Hannah Johnson
Dr. Franssen
BIO 121-50
9 October 2015
Sugar and Salt Effect on Photosynthesis
Introduction
Climate change has been affecting the rate of photosynthesis causing plants to underperform or go extinct. As the climate increases the availability of water becomes a pressing issue for many plant species. Water is one of the most influential factors when talking about photosynthesis because the energy the plants receive from the sun excite the electrons that come from splitting water molecules. The energy from these excited electrons produce ATP, which then uses more water and carbon dioxide to create carbohydrates to proceed with photosynthesis (Zheng).

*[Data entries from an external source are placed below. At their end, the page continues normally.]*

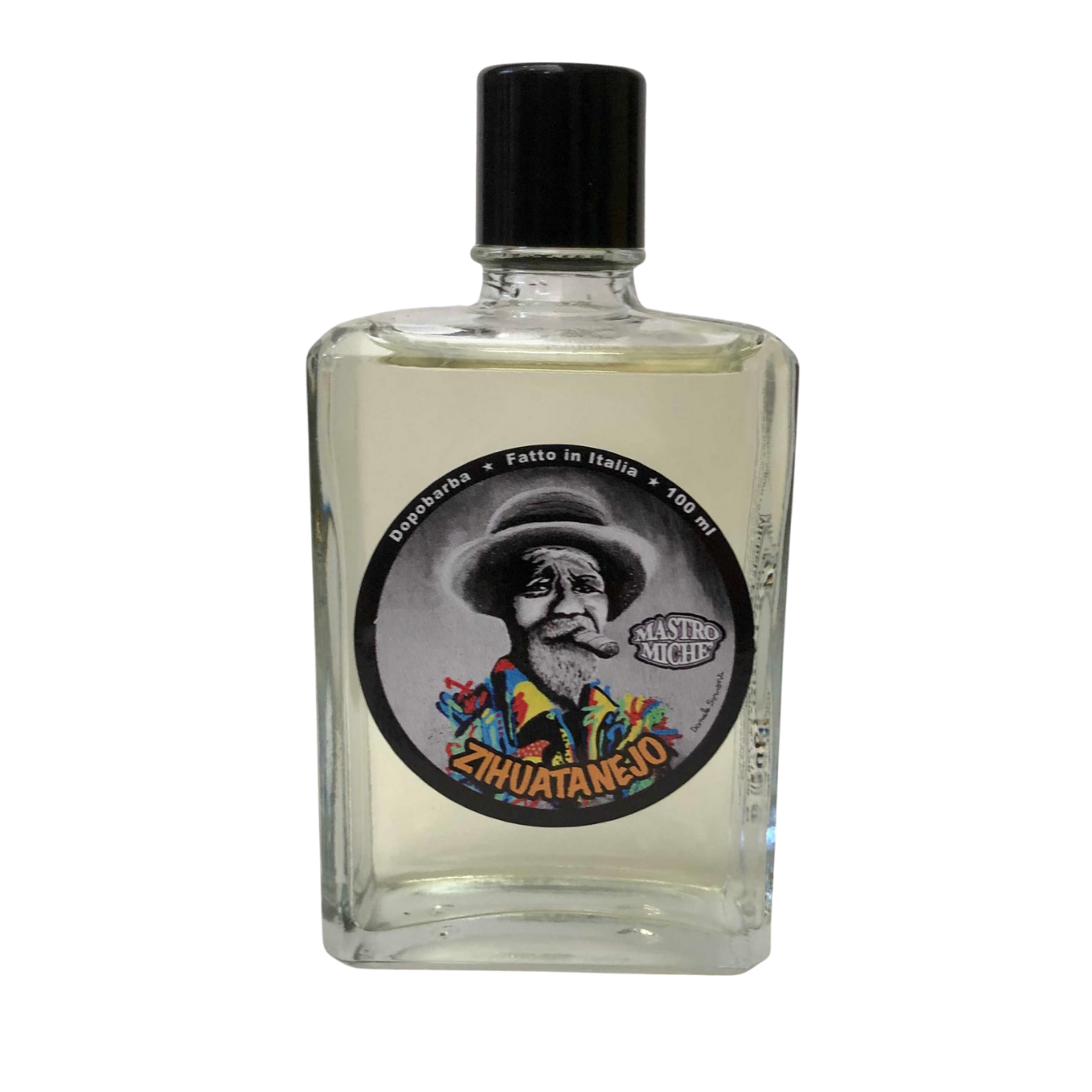 Mastro Miche Zihuatanejo Aftershave | Agent Shave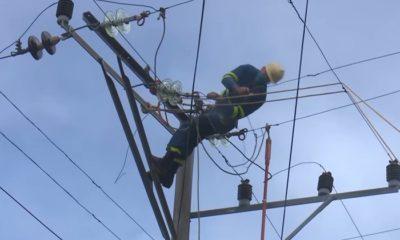 Más de 3.000 personas continúan sin electricidad en Pinar del Río tras el paso de Ida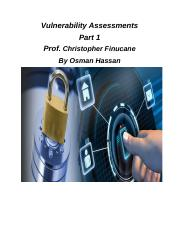 Vulnerabilities anDSecurity             Assessment Document Part 1 Osman Hassan - with comments from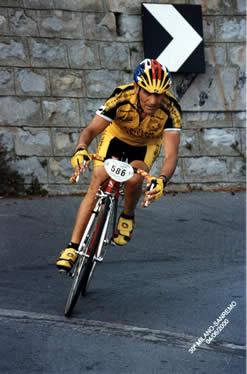 Aldo alla Sanremo 2000
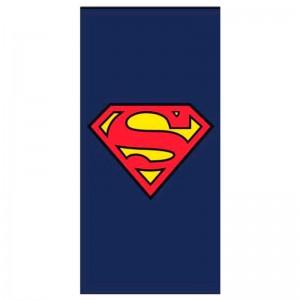 DC Comics Superman microfiber beach towel
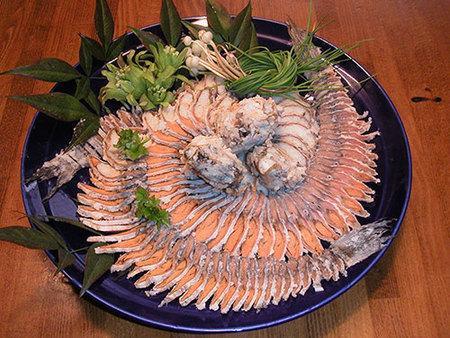 滋賀県に昔から伝わる発酵食品「ふなずし」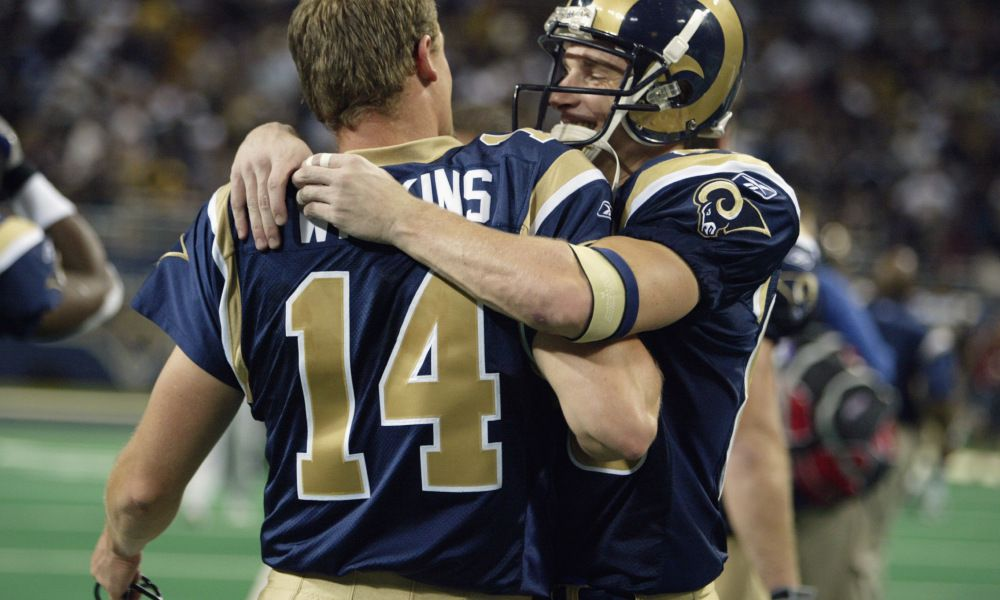 Creating The All Time Rams Roster Special Teams Edwards Jones Teams Field Goal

Another concern is that soil salinity is also affecting how plants perform photosynthesis. While the temperature increases, the availability of water decreases causing the salinity levels to increase as well. Whether or not the plants will photosynthesize in conditions with high salinity is a growing question. Salt and droughts are affecting plants more now than they used to, making scientists experiment different variables that will aid or decrease the rate of photosynthesis. Studies have shown that high levels of salt stresses the plants to the point where it affects their photosynthetic metabolism and these plants respond to these factors rapidly changing their gene expression to adapt. The stress also causes plants to store water in their vacuoles due to drought and high salinity. A recent study has shown that both of these stressors, drought and salinity, led to the plant’s photosynthetic gene count to decrease. It also showed that the stress of salt dehydrated the plants and caused an osmotic stress across the membranes (Chaves).
The experiment we developed tested whether or not by adding salt to the water if it would increase or decrease the rate of photosynthesis. We also considered what could increase the rate of photosynthesis, so we decided to add sugar (glucose) to the water to see if it would make a difference or not. We chose to test sugar because it seemed like the opposite of salt, so we could truly compare the effects. By adding salt to the water it creates a pH around 8 making it alkaline or basic. When you add sugar to the water it does not affect the pH, so it stays at a neutral 7 due to the water, but since glucose is a product of photosynthesis will it increase the rate? Our experiment is designed to see what factors will help the rate of photosynthesis increase since the reduced availability of water, rising temperatures, and soil salinity are all causing the rate to decrease.
Methods
The question that began this experiment was: Does adding salt or sugar to the water solution affect the rate of photosynthesis in the Elodea plant? The hypothesis that was tested was if sugar is added to the tap water solution, then the rate of photosynthesis will increase. The dependent variable is the rate of photosynthesis measured by milliliter per minute of oxygen. The independent variable is the type of water solution that is given to the Elodea plant. Some controlled variables that were distinguished in this experiment were the use of tap water for all three solutions, the same amount of water used in each test tube, and the same amount of light. The control in this experiment is having a test tube of regular tap water, so the salt mixture and sugar mixture can be compared to the control. The materials needed are three test tubes, three stoppers fitted with bent glass tubing, three strands of the Elodea plant, sugar (glucose), salt (NaCl), two weigh boats, a scale, and a 60 watt lamp.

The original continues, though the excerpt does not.